This week, I watched a few talks from SciPy 2020 and continued my reading on Twenty-Six Words; this post mostly contains the talks.

[Talk] JAX: Accelerated Machine Learning Research

Speaker: Jake VanderPlas

This talk, from (virtual) SciPy 2020, motivates, demos, and briefly explains JAX, a Google library for high-performance machine learning research. Loosely speaking, JAX is the NumPy API which is JIT compiled so that it can run faster and on different devices (GPUs or TPUs).

The demo was slick. I had no idea that JAX could be 100x faster than normal NumPy for basic matrix multiplications! But what I found most interesting was the explanation of the “tracing” mechanism that they use for compiling functions. JAX sends “abstract values” through the functions to record what kind of object (meaning shape? I think?) each step will produce.

This was a great overview of JAX! I plan to recommend it to my team, which is using the JAX-backed NumPyro, and other friends as well.

[Talk] Ray: A System for Scalable Python and ML

Speaker: Robert Nishihara

This project introduces Ray, a Python library for building distributed applications. The motivation was that existing distributed computing systems need tons of expertise to understand and use, and that the tools are becoming more specialized. Ray aims to be performant and general-purpose by providing higher-level abstractions than, say, Spark.

The core concepts appear to be wrapping functions and classes in a decorator, @ray.remote(), to turn them into tasks and actors respectively. These return futures asynchronously, rather than blocking execution, and Ray manages the scheduling overhead. Ray handles the overhead in setting up your remote processes (on e.g., AWS or GCP), distributing the workloads, and debugging and monitoring them via a dashboard.

Sounds cool! The story of async programming in Python has always been challenging, so I’m excited to see something new happening here. This was a good introduction to a library that I knew nothing about previously—great stuff!

What data scientists need to know about DevOps

Author: Elle O’Brien

In this Towards Data Science post, Dr. O’Brien writes about the growing divide between data science and DevOps:

With the rapid evolution of machine learning (ML) in the last few years, it’s become trivially easy to begin ML experiments. Thanks to libraries like scikit-learn and Keras, you can make models with a few lines of code.

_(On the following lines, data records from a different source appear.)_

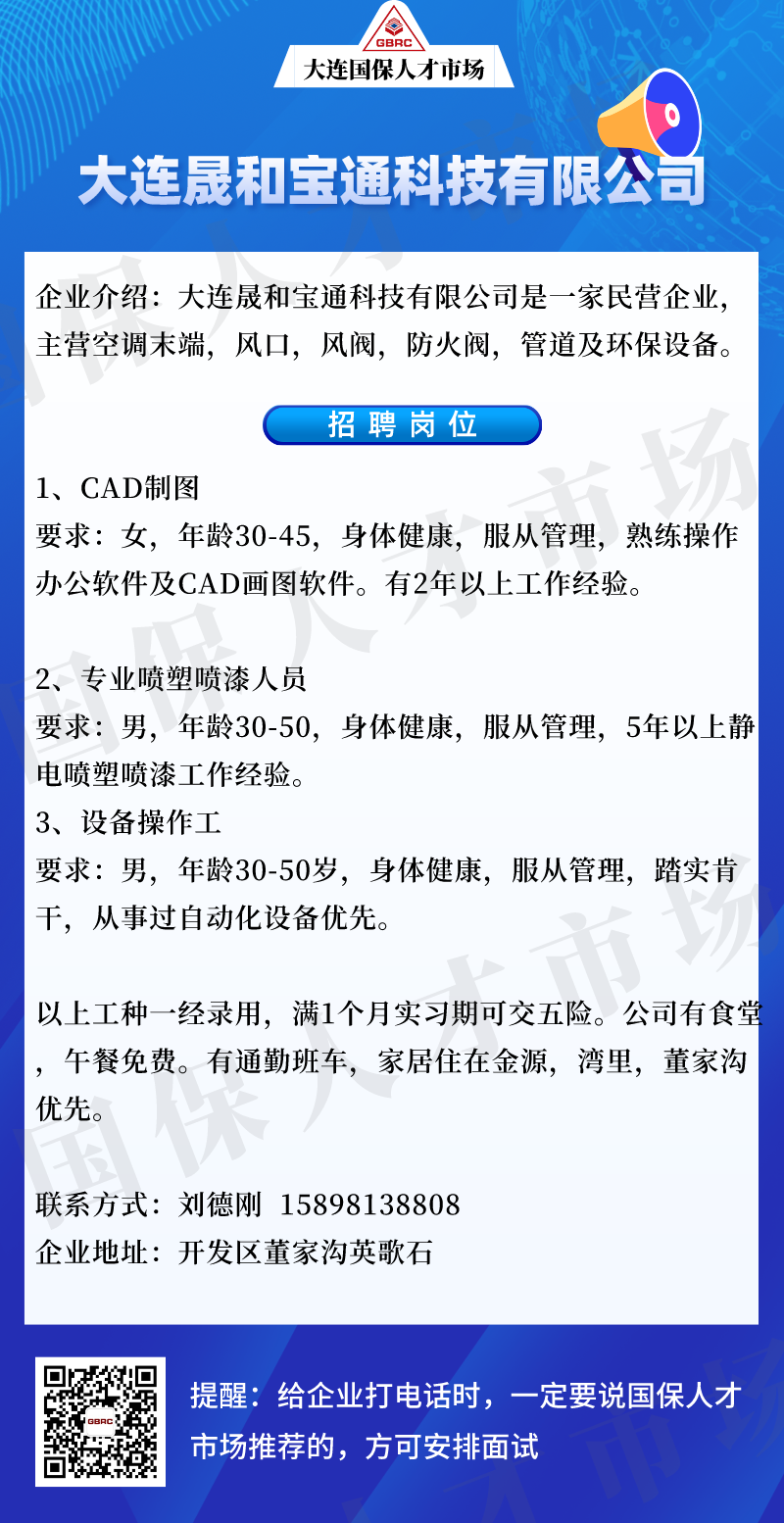 GBRC

大连国保人才市场

大连晟和宝通科技有限公司

企业介绍：大连晟和宝通科技有限公司是一家民营企业，主营空调末端，风口，风阀，防火阀，管道及环保设备。

招聘岗位

1、CAD制图
要求：女，年龄30-45，身体健康，服从管理，熟练操作办公软件及CAD画图软件。有2年以上工作经验。

2、专业喷塑喷漆人员
要求：男，年龄30-50，身体健康，服从管理，5年以上静电喷塑喷漆工作经验。
3、设备操作工
要求：男，年龄30-50岁，身体健康，服从管理，踏实肯干，从事过自动化设备优先。

以上工种一经录用，满1个月实习期可交五险。公司有食堂，午餐免费。有通勤班车，家居住在金源，湾里，董家沟优先。

联系方式：刘德刚 15898138808
企业地址：开发区董家沟英歌石

提醒：给企业打电话时，一定要说国保人才市场推荐的，方可安排面试

国保人才市场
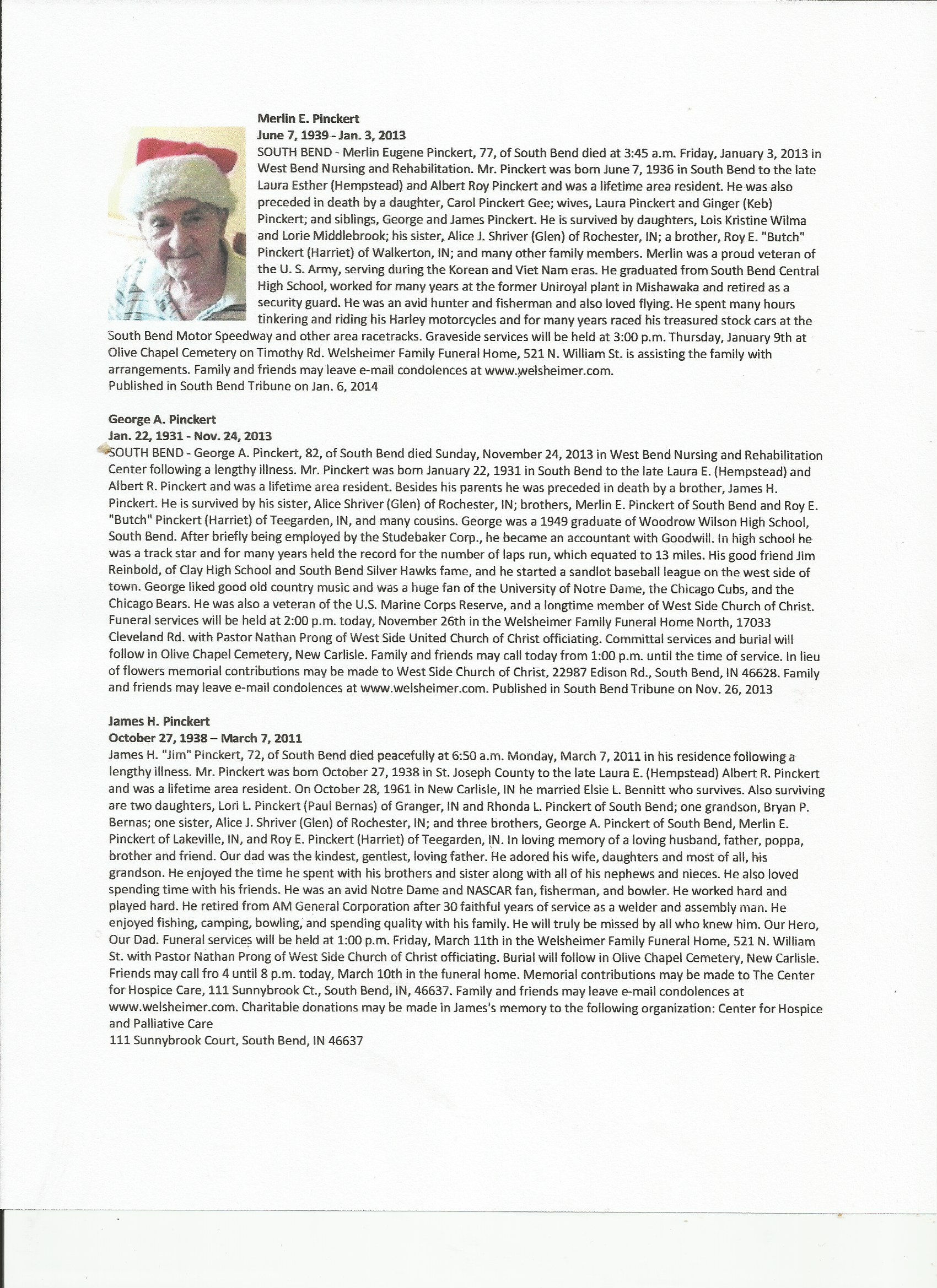 Merlin E. Pinckert
June 7, 1939 - Jan. 3, 2013
SOUTH BEND - Merlin Eugene Pinckert, 77, of South Bend died at 3:45 a.m. Friday, January 3, 2013 in West Bend Nursing and Rehabilitation. Mr. Pinckert was born June 7, 1936 in South Bend to the late Laura Esther (Hempstead) and Albert Roy Pinckert and was a lifetime area resident. He was also preceded in death by a daughter, Carol Pinckert Gee; wives, Laura Pinckert and Ginger (Keb) Pinckert; and siblings, George and James Pinckert. He is survived by daughters, Lois Kristine Wilma and Lorie Middlebrook; his sister, Alice J. Shriver (Glen) of Rochester, IN; a brother, Roy E. "Butch" Pinckert (Harriet) of Walkerton, IN; and many other family members. Merlin was a proud veteran of the U. S. Army, serving during the Korean and Viet Nam eras. He graduated from South Bend Central High School, worked for many years at the former Uniroyal plant in Mishawaka and retired as a security guard. He was an avid hunter and fisherman and also loved flying. He spent many hours tinkering and riding his Harley motorcycles and for many years raced his treasured stock cars at the South Bend Motor Speedway and other area racetracks. Graveside services will be held at 3:00 p.m. Thursday, January 9th at Olive Chapel Cemetery on Timothy Rd. Welsheimer Family Funeral Home, 521 N. William St. is assisting the family with arrangements. Family and friends may leave e-mail condolences at www.welsheimer.com.
Published in South Bend Tribune on Jan. 6, 2014

George A. Pinckert
Jan. 22, 1931 - Nov. 24, 2013
SOUTH BEND - George A. Pinckert, 82, of South Bend died Sunday, November 24, 2013 in West Bend Nursing and Rehabilitation Center following a lengthy illness. Mr. Pinckert was born January 22, 1931 in South Bend to the late Laura E. (Hempstead) and Albert R. Pinckert and was a lifetime area resident. Besides his parents he was preceded in death by a brother, James H. Pinckert. He is survived by his sister, Alice Shriver (Glen) of Rochester, IN; brothers, Merlin E. Pinckert of South Bend and Roy E. "Butch" Pinckert (Harriet) of Teegarden, IN, and many cousins. George was a 1949 graduate of Woodrow Wilson High School, South Bend. After briefly being employed by the Studebaker Corp., he became an accountant with Goodwill. In high school he was a track star and for many years held the record for the number of laps run, which equated to 13 miles. His good friend Jim Reinbold, of Clay High School and South Bend Silver Hawks fame, and he started a sandlot baseball league on the west side of town. George liked good old country music and was a huge fan of the University of Notre Dame, the Chicago Cubs, and the Chicago Bears. He was also a veteran of the U.S. Marine Corps Reserve, and a longtime member of West Side Church of Christ. Funeral services will be held at 2:00 p.m. today, November 26th in the Welsheimer Family Funeral Home North, 17033 Cleveland Rd. with Pastor Nathan Prong of West Side United Church of Christ officiating. Committal services and burial will follow in Olive Chapel Cemetery, New Carlisle. Family and friends may call today from 1:00 p.m. until the time of service. In lieu of flowers memorial contributions may be made to West Side Church of Christ, 22987 Edison Rd., South Bend, IN 46628. Family and friends may leave e-mail condolences at www.welsheimer.com. Published in South Bend Tribune on Nov. 26, 2013

James H. Pinckert
October 27, 1938 – March 7, 2011
James H. "Jim" Pinckert, 72, of South Bend died peacefully at 6:50 a.m. Monday, March 7, 2011 in his residence following a lengthy illness. Mr. Pinckert was born October 27, 1938 in St. Joseph County to the late Laura E. (Hempstead) Albert R. Pinckert and was a lifetime area resident. On October 28, 1961 in New Carlisle, IN he married Elsie L. Bennitt who survives. Also surviving are two daughters, Lori L. Pinckert (Paul Bernas) of Granger, IN and Rhonda L. Pinckert of South Bend; one grandson, Bryan P. Bernas; one sister, Alice J. Shriver (Glen) of Rochester, IN; and three brothers, George A. Pinckert of South Bend, Merlin E. Pinckert of Lakeville, IN, and Roy E. Pinckert (Harriet) of Teegarden, IN. In loving memory of a loving husband, father, poppa, brother and friend. Our dad was the kindest, gentlest, loving father. He adored his wife, daughters and most of all, his grandson. He enjoyed the time he spent with his brothers and sister along with all of his nephews and nieces. He also loved spending time with his friends. He was an avid Notre Dame and NASCAR fan, fisherman, and bowler. He worked hard and played hard. He retired from AM General Corporation after 30 faithful years of service as a welder and assembly man. He enjoyed fishing, camping, bowling, and spending quality with his family. He will truly be missed by all who knew him. Our Hero, Our Dad. Funeral services will be held at 1:00 p.m. Friday, March 11th in the Welsheimer Family Funeral Home, 521 N. William St. with Pastor Nathan Prong of West Side Church of Christ officiating. Burial will follow in Olive Chapel Cemetery, New Carlisle. Friends may call fro 4 until 8 p.m. today, March 10th in the funeral home. Memorial contributions may be made to The Center for Hospice Care, 111 Sunnybrook Ct., South Bend, IN, 46637. Family and friends may leave e-mail condolences at www.welsheimer.com. Charitable donations may be made in James's memory to the following organization: Center for Hospice and Palliative Care
111 Sunnybrook Court, South Bend, IN 46637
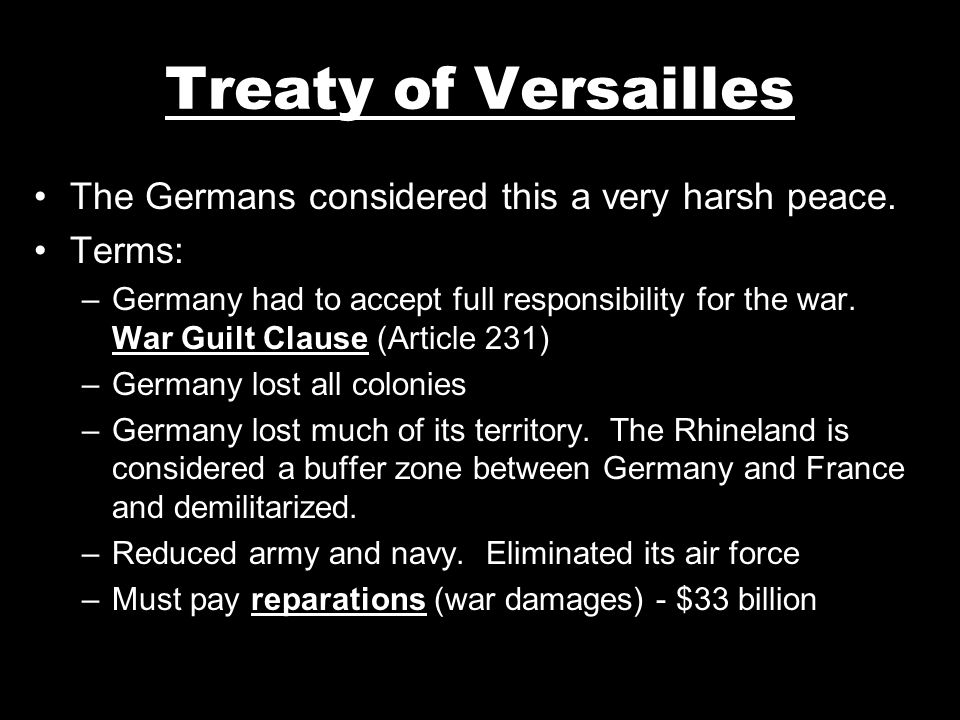 Treaty of Versailles

• The Germans considered this a very harsh peace.
• Terms:
– Germany had to accept full responsibility for the war. War Guilt Clause (Article 231)
– Germany lost all colonies
– Germany lost much of its territory. The Rhineland is considered a buffer zone between Germany and France and demilitarized.
– Reduced army and navy. Eliminated its air force
– Must pay reparations (war damages) - \$33 billion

But it’s harder than ever to turn data science projects into meaningful applications, like a model that informs team decisions or becomes part of a product. The typical ML project involves so many distinct skill sets that it’s challenging, if not outright impossible, for any one person to master them all — so hard, the rare data scientist who can also develop quality software and play engineer is called a unicorn!

This is a sentiment I’ve heard a lot, and it’s certainly been true in my experience at Nielsen; models are a small part of the actual engineering complexity involved. All of the infrastructure surrounding models—the data pipelines, deployment, serving, monitoring, … all the other things that I don’t know even exist—seem, to me, more complex than the models themselves.

The author introduces CI, then suggests using it to (1) automate everything you can, like data processing or model training, (2) get rapid feedback on new ideas by running things in a prod-like environment, and (3) reducing manual handoffs. She shows an example Github Actions workflow to retrain your model and post visualizations or metrics in comments whenever a PR is updated.